Practicada la cura, el joven Vizconde dio veinticinco luises al doctor para que guardase silencio.
—Si queréis que calle, será preciso que me paguéis mi visita al precio ordinario —contestó el buen doctor.
Y tomando un luis devolvió al Vizconde las catorce libras restantes, por más que este insistiera en hacerle aceptar más.
No hubo medio; pero el doctor Raynal advirtió que creía necesarias tres visitas, y que en su consecuencia volvería dos veces más en el intervalo de un día.
A la segunda visita, el doctor encontró al herido en pie; con el auxilio de un cinturón que sostenía el apósito contra la herida, pudo montar a caballo desde el día siguiente, como si nada le hubiera sucedido, y así es que todo el mundo, excepto su criado de confianza, ignoraba el accidente.

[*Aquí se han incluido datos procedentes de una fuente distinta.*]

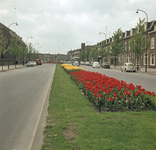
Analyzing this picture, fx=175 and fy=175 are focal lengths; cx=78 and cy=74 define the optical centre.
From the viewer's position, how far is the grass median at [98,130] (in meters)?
3.51

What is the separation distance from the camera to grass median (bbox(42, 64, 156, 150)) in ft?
11.5

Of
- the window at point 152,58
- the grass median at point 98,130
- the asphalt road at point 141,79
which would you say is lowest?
the grass median at point 98,130

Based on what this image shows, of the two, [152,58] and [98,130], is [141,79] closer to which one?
[98,130]

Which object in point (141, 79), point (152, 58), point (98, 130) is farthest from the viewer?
point (152, 58)

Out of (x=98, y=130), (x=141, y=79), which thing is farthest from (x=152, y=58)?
(x=98, y=130)

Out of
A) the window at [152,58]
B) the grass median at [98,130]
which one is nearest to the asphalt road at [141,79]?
the grass median at [98,130]

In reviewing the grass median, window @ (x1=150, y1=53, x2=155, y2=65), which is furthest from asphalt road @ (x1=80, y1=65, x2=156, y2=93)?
window @ (x1=150, y1=53, x2=155, y2=65)

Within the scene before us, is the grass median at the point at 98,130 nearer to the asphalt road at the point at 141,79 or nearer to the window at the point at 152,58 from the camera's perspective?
the asphalt road at the point at 141,79

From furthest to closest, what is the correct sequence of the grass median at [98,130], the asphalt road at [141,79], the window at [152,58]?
1. the window at [152,58]
2. the asphalt road at [141,79]
3. the grass median at [98,130]

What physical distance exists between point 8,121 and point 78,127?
228cm

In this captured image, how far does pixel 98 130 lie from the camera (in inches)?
165

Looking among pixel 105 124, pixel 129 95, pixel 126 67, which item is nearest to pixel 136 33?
pixel 126 67

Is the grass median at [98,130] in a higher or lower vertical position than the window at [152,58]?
lower

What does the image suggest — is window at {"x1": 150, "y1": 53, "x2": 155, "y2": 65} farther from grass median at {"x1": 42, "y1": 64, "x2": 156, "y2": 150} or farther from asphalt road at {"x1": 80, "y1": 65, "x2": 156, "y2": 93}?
grass median at {"x1": 42, "y1": 64, "x2": 156, "y2": 150}
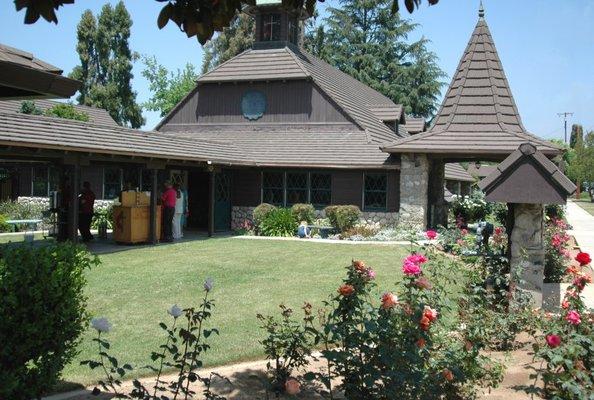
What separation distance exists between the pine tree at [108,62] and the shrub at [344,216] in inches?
1310

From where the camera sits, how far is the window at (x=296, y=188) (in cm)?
2258

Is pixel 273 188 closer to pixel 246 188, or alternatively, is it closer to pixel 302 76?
pixel 246 188

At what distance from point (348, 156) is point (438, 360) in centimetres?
1712

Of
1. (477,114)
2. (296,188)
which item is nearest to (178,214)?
(296,188)

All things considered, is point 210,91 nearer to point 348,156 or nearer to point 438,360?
point 348,156

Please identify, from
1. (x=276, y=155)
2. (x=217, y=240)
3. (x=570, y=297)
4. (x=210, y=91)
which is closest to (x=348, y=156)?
(x=276, y=155)

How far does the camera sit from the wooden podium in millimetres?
16594

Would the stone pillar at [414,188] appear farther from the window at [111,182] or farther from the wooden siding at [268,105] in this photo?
the window at [111,182]

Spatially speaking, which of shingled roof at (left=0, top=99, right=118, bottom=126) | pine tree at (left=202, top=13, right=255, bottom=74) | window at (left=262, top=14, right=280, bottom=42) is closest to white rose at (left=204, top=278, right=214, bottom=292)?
window at (left=262, top=14, right=280, bottom=42)

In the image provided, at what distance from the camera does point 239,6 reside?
4.13 meters

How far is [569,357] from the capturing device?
4.32 m

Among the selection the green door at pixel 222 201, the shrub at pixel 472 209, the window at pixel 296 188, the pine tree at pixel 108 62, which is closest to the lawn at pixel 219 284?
the green door at pixel 222 201

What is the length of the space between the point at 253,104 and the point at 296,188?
540cm

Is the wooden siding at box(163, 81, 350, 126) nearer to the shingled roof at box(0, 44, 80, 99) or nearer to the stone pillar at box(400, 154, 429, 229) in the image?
the stone pillar at box(400, 154, 429, 229)
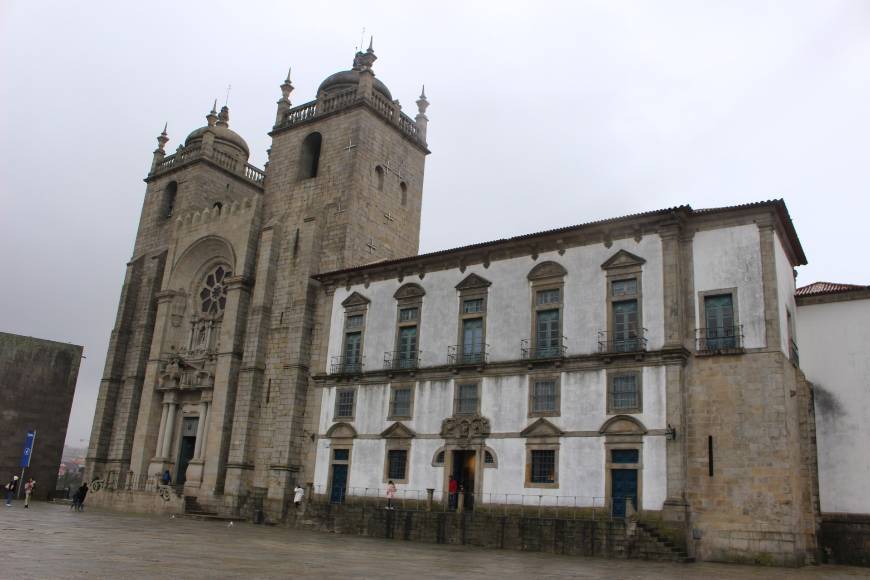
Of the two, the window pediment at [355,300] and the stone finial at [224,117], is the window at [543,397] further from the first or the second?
the stone finial at [224,117]

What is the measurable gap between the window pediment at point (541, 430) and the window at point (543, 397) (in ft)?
1.01

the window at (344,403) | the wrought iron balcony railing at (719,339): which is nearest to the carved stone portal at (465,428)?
the window at (344,403)

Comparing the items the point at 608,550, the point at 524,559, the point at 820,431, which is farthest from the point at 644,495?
the point at 820,431

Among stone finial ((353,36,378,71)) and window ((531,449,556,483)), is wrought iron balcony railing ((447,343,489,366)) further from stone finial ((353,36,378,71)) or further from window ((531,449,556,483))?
stone finial ((353,36,378,71))

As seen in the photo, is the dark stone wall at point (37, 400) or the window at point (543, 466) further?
the dark stone wall at point (37, 400)

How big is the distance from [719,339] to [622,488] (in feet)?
17.6

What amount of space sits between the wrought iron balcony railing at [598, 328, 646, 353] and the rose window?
20.6 m

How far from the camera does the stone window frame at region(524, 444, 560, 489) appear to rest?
77.3 ft

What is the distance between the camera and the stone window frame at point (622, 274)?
2367 cm

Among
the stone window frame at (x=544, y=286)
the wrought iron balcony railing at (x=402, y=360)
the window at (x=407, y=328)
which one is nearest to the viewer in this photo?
the stone window frame at (x=544, y=286)

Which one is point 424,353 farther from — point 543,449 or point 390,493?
point 543,449

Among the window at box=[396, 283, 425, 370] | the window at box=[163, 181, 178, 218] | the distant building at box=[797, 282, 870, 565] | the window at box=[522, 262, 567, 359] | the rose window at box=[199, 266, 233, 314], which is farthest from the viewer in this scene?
the window at box=[163, 181, 178, 218]

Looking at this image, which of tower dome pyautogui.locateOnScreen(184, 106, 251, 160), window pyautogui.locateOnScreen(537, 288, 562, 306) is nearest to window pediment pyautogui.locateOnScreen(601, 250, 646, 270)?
window pyautogui.locateOnScreen(537, 288, 562, 306)

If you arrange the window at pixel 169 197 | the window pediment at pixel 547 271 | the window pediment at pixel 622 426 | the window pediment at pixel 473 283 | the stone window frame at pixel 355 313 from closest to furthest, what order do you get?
the window pediment at pixel 622 426
the window pediment at pixel 547 271
the window pediment at pixel 473 283
the stone window frame at pixel 355 313
the window at pixel 169 197
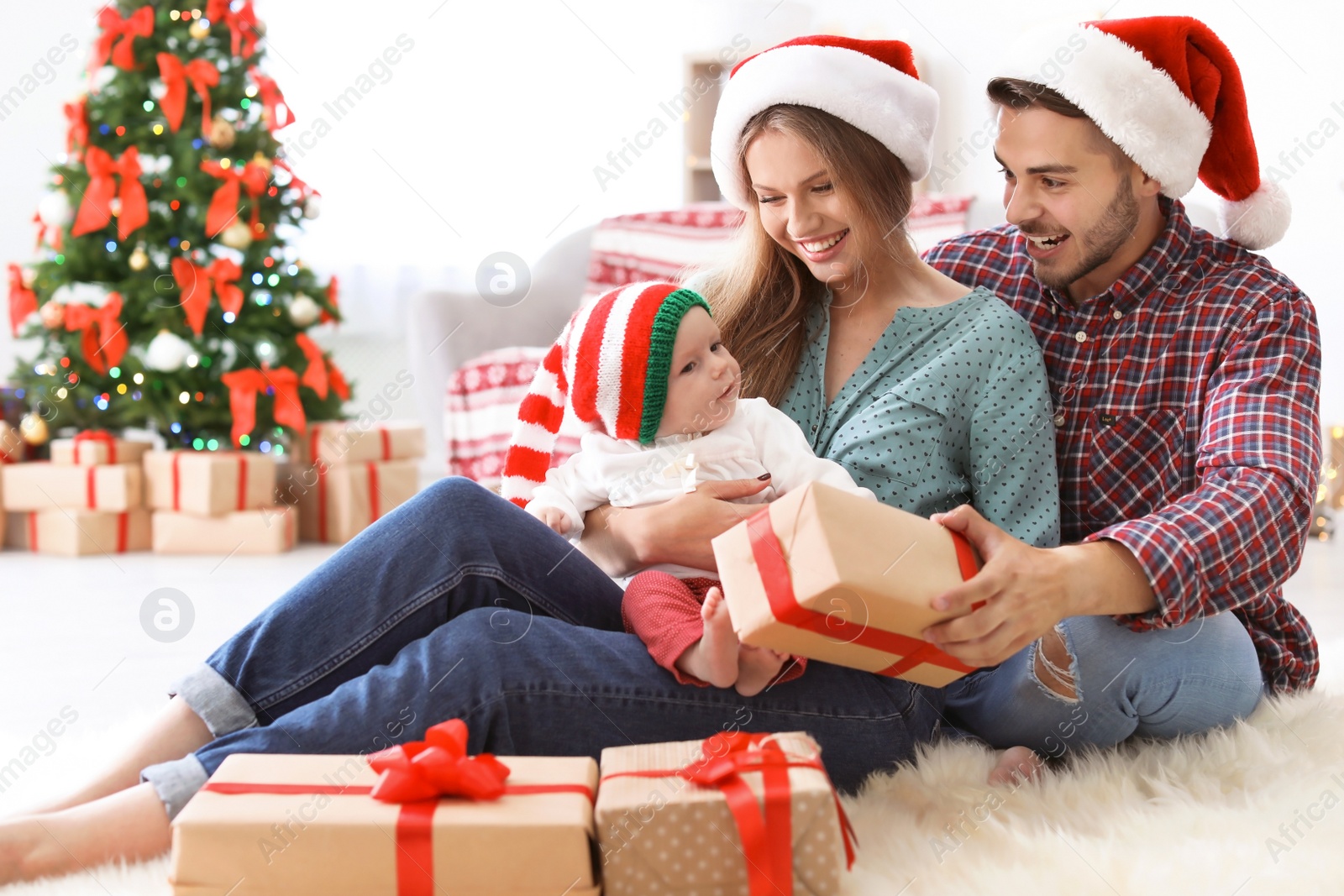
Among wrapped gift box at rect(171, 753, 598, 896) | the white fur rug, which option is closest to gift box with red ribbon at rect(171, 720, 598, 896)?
wrapped gift box at rect(171, 753, 598, 896)

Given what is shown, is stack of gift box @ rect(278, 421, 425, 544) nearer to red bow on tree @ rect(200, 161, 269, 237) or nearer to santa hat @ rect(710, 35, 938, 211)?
red bow on tree @ rect(200, 161, 269, 237)

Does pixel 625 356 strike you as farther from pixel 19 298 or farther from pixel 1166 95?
pixel 19 298

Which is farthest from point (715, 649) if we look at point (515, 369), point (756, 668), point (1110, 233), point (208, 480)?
point (208, 480)

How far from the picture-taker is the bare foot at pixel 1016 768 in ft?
4.16

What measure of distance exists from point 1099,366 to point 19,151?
171 inches

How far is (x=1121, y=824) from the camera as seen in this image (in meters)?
1.11

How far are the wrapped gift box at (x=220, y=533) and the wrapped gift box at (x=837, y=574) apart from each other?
8.15ft

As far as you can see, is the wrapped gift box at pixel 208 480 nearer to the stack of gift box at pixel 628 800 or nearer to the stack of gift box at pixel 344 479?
the stack of gift box at pixel 344 479

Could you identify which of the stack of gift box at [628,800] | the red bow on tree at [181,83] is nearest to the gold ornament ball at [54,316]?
the red bow on tree at [181,83]

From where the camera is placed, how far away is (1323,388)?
367cm

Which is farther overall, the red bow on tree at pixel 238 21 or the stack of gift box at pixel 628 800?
the red bow on tree at pixel 238 21

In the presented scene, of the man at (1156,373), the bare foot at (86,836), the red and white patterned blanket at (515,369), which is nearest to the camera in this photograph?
the bare foot at (86,836)

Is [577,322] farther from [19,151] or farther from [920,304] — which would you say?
[19,151]

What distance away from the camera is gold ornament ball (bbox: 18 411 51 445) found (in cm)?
333
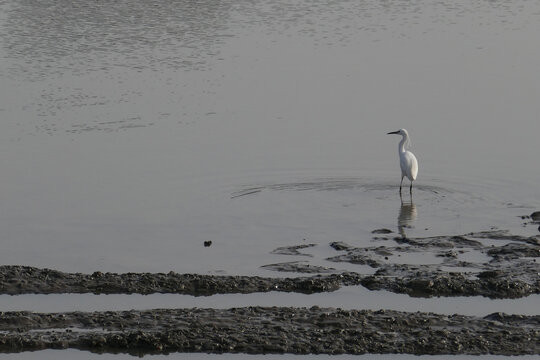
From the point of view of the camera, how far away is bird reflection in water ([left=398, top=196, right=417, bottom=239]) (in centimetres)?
1717

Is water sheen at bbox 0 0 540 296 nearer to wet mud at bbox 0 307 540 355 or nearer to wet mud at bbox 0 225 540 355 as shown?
wet mud at bbox 0 225 540 355

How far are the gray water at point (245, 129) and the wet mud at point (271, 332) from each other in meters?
2.14

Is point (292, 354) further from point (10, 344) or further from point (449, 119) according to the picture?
point (449, 119)

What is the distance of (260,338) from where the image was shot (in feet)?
39.9

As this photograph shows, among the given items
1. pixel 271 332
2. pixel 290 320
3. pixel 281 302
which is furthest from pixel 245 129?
pixel 271 332

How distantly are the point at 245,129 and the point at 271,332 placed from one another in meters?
10.9

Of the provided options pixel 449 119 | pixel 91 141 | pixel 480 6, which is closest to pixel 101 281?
pixel 91 141

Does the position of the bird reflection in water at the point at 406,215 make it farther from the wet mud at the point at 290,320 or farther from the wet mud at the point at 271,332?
the wet mud at the point at 271,332

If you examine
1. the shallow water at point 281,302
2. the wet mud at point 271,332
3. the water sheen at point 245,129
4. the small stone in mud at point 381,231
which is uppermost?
the wet mud at point 271,332

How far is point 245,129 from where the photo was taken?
75.3ft

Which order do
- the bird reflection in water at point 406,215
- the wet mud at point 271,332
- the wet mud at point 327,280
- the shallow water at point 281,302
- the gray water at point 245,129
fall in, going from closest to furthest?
the wet mud at point 271,332 < the shallow water at point 281,302 < the wet mud at point 327,280 < the gray water at point 245,129 < the bird reflection in water at point 406,215

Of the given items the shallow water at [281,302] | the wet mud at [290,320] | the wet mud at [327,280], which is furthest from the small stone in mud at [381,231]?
the shallow water at [281,302]

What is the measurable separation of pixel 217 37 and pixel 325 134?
1019cm

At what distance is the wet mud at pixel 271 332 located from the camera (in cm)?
1205
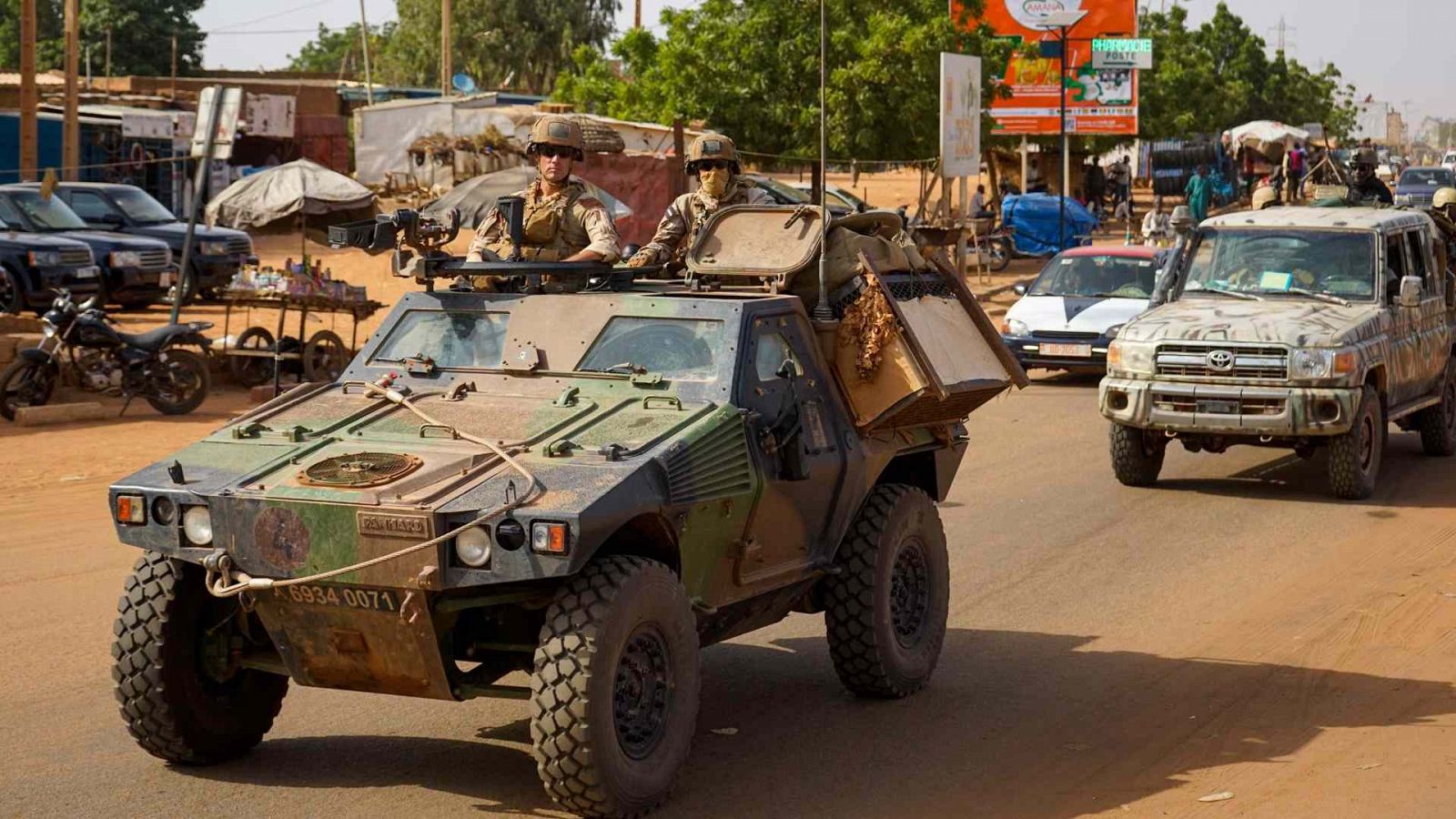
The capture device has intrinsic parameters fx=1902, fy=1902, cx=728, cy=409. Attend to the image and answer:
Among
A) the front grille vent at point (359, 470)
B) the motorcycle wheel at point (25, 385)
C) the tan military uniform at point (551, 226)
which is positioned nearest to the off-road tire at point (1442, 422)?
the tan military uniform at point (551, 226)

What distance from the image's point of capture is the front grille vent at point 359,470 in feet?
19.8

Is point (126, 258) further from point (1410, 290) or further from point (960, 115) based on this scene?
point (1410, 290)

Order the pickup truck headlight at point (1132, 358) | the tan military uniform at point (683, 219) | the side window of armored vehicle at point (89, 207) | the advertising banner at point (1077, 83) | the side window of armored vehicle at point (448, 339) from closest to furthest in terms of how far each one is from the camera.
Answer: the side window of armored vehicle at point (448, 339) → the tan military uniform at point (683, 219) → the pickup truck headlight at point (1132, 358) → the side window of armored vehicle at point (89, 207) → the advertising banner at point (1077, 83)

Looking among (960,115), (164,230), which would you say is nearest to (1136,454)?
(960,115)

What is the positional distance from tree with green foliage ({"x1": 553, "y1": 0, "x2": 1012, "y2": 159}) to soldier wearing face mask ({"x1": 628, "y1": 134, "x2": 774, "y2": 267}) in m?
19.2

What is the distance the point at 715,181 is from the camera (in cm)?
920

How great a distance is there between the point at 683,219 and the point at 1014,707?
2.86 metres

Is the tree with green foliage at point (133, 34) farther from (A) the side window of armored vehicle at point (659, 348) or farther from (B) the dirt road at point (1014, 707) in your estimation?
(A) the side window of armored vehicle at point (659, 348)

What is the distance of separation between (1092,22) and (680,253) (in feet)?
135

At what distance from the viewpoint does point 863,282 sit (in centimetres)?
779

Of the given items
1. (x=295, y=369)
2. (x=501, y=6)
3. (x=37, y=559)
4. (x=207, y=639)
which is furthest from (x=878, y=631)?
(x=501, y=6)

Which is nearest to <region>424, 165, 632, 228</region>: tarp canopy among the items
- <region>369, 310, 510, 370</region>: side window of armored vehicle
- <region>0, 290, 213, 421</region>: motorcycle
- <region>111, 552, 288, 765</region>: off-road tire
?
<region>0, 290, 213, 421</region>: motorcycle

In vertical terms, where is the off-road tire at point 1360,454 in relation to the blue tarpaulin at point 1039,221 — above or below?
below

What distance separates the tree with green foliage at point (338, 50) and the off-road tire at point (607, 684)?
314 feet
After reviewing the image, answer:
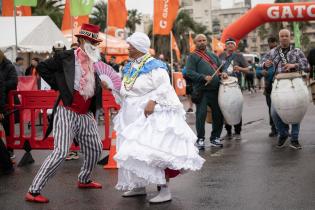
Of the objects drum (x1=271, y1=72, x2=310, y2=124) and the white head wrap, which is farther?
drum (x1=271, y1=72, x2=310, y2=124)

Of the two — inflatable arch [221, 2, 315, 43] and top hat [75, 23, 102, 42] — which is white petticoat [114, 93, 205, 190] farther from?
inflatable arch [221, 2, 315, 43]

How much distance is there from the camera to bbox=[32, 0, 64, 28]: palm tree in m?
42.6

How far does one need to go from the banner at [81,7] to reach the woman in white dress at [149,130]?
38.7 feet

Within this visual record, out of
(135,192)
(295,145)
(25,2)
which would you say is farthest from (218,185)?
(25,2)

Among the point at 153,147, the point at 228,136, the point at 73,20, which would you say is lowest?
the point at 228,136

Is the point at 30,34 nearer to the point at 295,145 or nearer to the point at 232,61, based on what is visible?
the point at 232,61

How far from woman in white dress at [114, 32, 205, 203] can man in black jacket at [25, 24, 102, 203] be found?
1.34 feet

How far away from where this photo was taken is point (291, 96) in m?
9.40

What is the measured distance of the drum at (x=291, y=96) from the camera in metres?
9.40

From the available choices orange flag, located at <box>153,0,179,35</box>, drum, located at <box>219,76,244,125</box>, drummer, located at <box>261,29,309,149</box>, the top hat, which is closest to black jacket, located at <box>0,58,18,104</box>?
the top hat

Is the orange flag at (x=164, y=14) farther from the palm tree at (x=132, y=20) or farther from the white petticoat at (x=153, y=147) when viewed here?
the palm tree at (x=132, y=20)

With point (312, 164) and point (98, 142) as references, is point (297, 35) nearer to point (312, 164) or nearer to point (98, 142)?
point (312, 164)

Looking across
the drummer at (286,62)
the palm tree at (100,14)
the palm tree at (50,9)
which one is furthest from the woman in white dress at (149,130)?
the palm tree at (100,14)

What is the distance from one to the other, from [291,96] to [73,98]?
4.13m
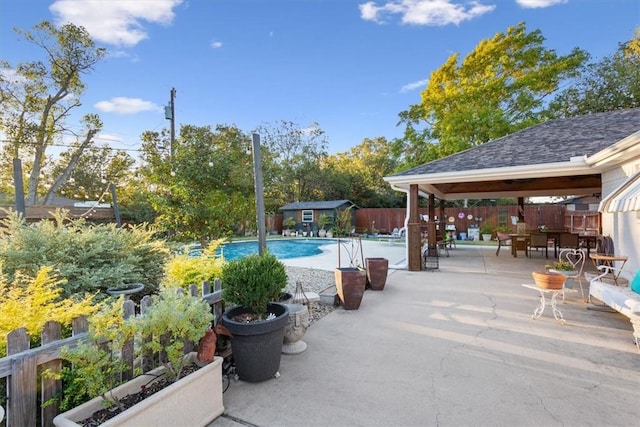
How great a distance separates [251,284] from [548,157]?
782 cm

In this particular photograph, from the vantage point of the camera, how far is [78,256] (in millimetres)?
4258

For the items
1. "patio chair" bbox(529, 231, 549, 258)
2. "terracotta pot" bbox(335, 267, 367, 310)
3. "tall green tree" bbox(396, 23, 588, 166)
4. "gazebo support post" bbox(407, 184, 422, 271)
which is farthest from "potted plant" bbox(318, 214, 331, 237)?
"terracotta pot" bbox(335, 267, 367, 310)

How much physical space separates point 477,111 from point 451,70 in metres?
3.57

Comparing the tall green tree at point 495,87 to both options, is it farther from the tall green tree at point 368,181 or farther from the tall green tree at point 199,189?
the tall green tree at point 199,189

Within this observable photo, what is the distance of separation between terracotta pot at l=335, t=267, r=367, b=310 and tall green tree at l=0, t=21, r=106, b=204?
1983 centimetres

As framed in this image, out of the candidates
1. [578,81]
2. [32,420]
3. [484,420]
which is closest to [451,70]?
[578,81]

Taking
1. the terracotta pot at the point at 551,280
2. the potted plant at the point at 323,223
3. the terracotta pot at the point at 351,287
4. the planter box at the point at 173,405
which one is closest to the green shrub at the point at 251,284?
the planter box at the point at 173,405

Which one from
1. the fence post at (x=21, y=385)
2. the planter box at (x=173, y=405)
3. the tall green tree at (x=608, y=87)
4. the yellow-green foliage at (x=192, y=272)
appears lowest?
the planter box at (x=173, y=405)

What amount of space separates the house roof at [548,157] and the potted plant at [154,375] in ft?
22.5

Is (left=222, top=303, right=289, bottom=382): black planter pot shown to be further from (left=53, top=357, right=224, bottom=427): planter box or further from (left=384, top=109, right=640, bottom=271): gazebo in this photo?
(left=384, top=109, right=640, bottom=271): gazebo

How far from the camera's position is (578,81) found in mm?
18094

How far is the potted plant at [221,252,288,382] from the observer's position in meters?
2.79

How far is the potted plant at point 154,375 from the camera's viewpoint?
1883 millimetres

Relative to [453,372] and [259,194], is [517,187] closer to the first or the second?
[453,372]
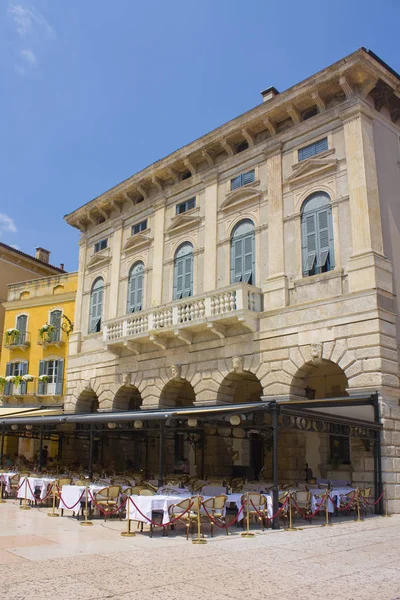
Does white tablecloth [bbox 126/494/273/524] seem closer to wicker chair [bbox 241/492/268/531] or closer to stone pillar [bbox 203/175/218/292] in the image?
wicker chair [bbox 241/492/268/531]

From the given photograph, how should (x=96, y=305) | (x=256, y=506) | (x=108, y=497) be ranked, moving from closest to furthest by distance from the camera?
1. (x=256, y=506)
2. (x=108, y=497)
3. (x=96, y=305)

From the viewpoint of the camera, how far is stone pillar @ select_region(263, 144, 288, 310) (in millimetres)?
17859

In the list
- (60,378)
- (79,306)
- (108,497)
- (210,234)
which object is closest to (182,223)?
(210,234)

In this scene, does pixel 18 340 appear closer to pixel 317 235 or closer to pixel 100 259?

Al hacer su tercera visita, el doctor supo que su enfermo había marchado ya, y así es que, no habiendo hecho nada, no quiso aceptar más que la mitad del valor de aquella.
El doctor Raynal era uno de esos raros médicos dignos de tener en su salón el famoso grabado que representa a Hipócrates rehusando los regalos de Artajerjes.